The Future of Bible Study Is Here: See What’s New in Logos

Classical Spotlight: A Greek Lexicon, a Spanish Novelist, and a German Philosopher

Scholars have a name for the West’s interconnected canon of philosophy, history, and literature: the Great Conversation. It’s an enormous, fascinating body of work, and it’s reflected in an enormous, fascinating library: The 124-volume Classical Foundations Bundle.

That’s a lot of scholarship to take in, so let’s take a closer look at just three categories: ancient languages, literature, and philosophy.

1. Ancient languages: Liddell and Scott Greek–English Lexicon

This famous lexicon covers Greek from the eleventh century BC to the fifth century AD. It’s extremely detailed: each entry gives not only a definition, but also examples of irregular inflections and, most importantly, numerous quotations from classical sources to demonstrate usage. Of course, the same level of detail that makes LSJ such a treasure makes the print edition cumbersome: to get the most out of it, you have to flip between the main entries and the supplement, and then between LSJ and the primary sources.

Not so with Logos.

You’ll want it if you’re studying Homer and Hesiod. You’ll want it if you’re studying Plato and Aristotle. You’ll want it if you’re studying Paul or Chrysostom or Origen. For serious scholars of ancient Greek, LSJ is simply the most useful dictionary in the world.

On its own, LSJ costs $135; considering how much it adds to every ancient-Greek resource in your library, that’s a smart investment. But the Classical Foundations Bundle gives you an even better deal: you’ll get 123 more volumes across philosophy, history, and the classics, including many more reference works for both Greek and Latin.

2. Literature: Cervantes’ Don Quixote

You probably already know the plot of Don Quixote: the earnest Alonso Quijano, having read so many tales of knighthood and chivalry, imagines himself to be a knight named Don Quixote; the loyal Sancho Panza joins him on his adventures, stealing every scene with his unassuming wit. You know it’s a classic. What you may not know is how interesting it is.

For one thing, it was arguably the first novel: though several works compete for the title, the Quixote’s formal innovation is undeniable and tremendous. For another thing, it’s shot through with the most modern literary characteristic of them all: irony, the perceptible gap between what’s stated and what’s implied. (We all know Don Quixote isn’t the knight he thinks he is.) Quixote’s susceptibility to stories implicates all of us who find ourselves buying into shared narratives and allowing ourselves to be guided by them—in that sense, the story is subversive to the powers of epic and propaganda.

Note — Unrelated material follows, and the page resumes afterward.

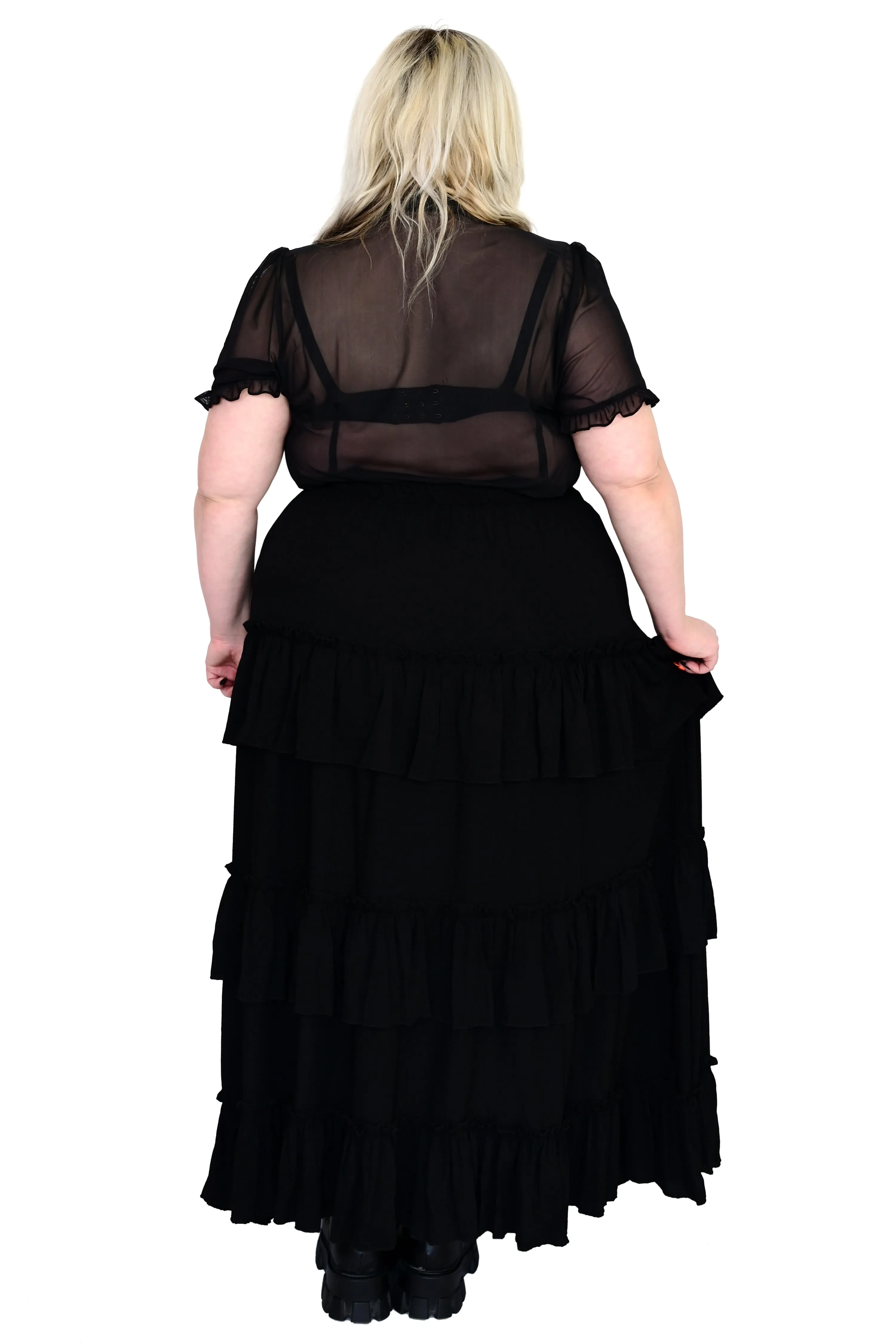 Leah Ruffle Skirt
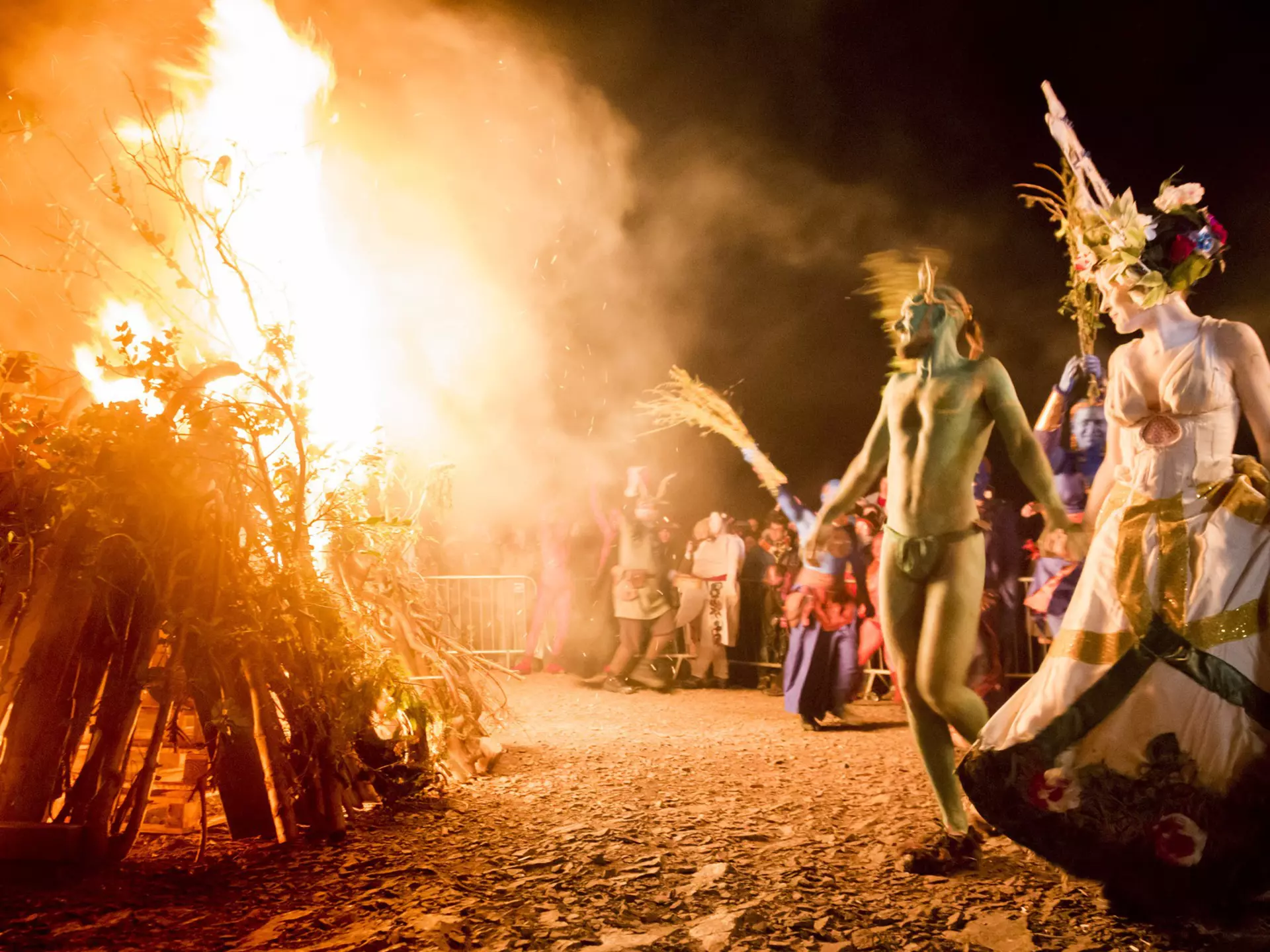 The National Monument was built to honor casualties of the Napoleonic Wars, but also makes a great stage for Beltane Fire Festival © Roberto Ricciuti / Contributor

It’s also just as meta as the twentieth century’s metafiction: in the sixth chapter of book 1, for example, a barber inspects Quixote’s library and comes across Cervantes’ own Galatea, which, he concludes, “has [only] some good invention in it” and “presents us with something but brings nothing to a conclusion.” In chapter 9, we learn (falsely) that the original Quixote itself was found in a heap of papers for sale, written entirely in Arabic. By the time we reach book 2 (not included in the Noet bundle), the protagonists have all read book 1.

It’s easy to read the great twentieth- and twenty-first-century novelists and conclude that only moderns could think this way. Don Quixote proves that assumption wrong, and it’s a sheer pleasure to read.

3. Philosophy: Immanuel Kant

Immanuel Kant is widely regarded as the greatest modern philosopher, so—whether or not you find merit in his conclusions—you’ll certainly want to be familiar with the broad strokes of his thought. Kant entered philosophy as a rationalist, in the mold of Descartes. Then Hume, the radical empiricist, “woke [him] from [his] dogmatic slumber,” leading him to start doubting the feasibility of working from subjective thought and perception to objective claims about the world. Truth, for Kant, conforms to the mind that thinks it: this makes him an important milestone in the postmodern turn toward the subjective.

It’s unsurprising, then, that Kant argues for God from intuition, not reason. “Two things fill the mind with ever new and increasing admiration and awe,” he writes: “the starry heavens above me and the moral law within me.” From that moral law follows the gap between how we are and how we know we should be; from reflection on that gap follows belief in God. But many of his theological conclusions are decidedly unorthodox—he’s widely thought of as advocating for self-salvation as opposed to atonement and divine grace; likewise, most Christians would object to his conclusion that truth is in the mind of the subject.

That’s one reason why he (like philosophy generally) is worth studying from a Christian perspective: if you’re going to make convincing arguments against these positions, you have to understand them. (Of course, there are lots of other good reasons to study philosophy.) The Classical Foundations Bundle gives you Kant’s most important works, along with the context within which he wrote—Descartes, Hume, and the other great works of the Western tradition.